- [DATA PROVIDED]:

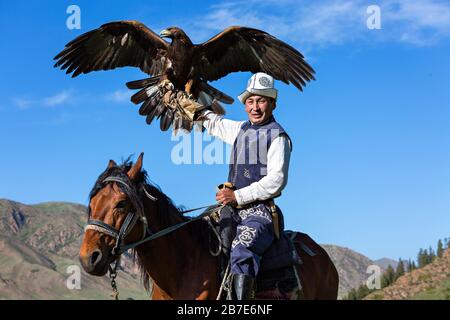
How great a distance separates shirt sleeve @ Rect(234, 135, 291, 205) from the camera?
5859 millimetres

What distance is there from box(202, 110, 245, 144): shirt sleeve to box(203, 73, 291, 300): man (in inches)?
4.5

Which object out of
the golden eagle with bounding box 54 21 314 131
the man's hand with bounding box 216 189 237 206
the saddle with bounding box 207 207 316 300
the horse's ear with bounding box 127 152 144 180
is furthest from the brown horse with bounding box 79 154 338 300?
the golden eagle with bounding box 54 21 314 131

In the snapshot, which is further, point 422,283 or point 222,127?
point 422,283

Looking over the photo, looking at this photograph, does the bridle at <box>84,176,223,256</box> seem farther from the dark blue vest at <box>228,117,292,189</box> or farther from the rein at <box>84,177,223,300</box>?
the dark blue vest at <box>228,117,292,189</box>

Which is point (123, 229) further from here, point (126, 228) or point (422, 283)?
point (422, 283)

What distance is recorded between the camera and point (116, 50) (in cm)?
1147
...
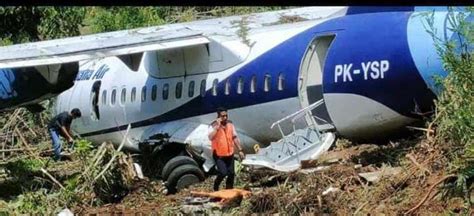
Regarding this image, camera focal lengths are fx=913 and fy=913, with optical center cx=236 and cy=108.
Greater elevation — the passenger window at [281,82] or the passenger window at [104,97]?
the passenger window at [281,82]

- [WRITTEN TASK]: Report each line of the items above that contains the word "distance".

- [EXPECTED OUTPUT]:
How great a distance separates shirt sleeve @ Rect(234, 135, 291, 205) from the camera?
What distance is there from box(202, 110, 245, 144): shirt sleeve to box(203, 73, 291, 300): man (in inches)?
What distance is recorded between the camera and point (116, 50) (in cm)?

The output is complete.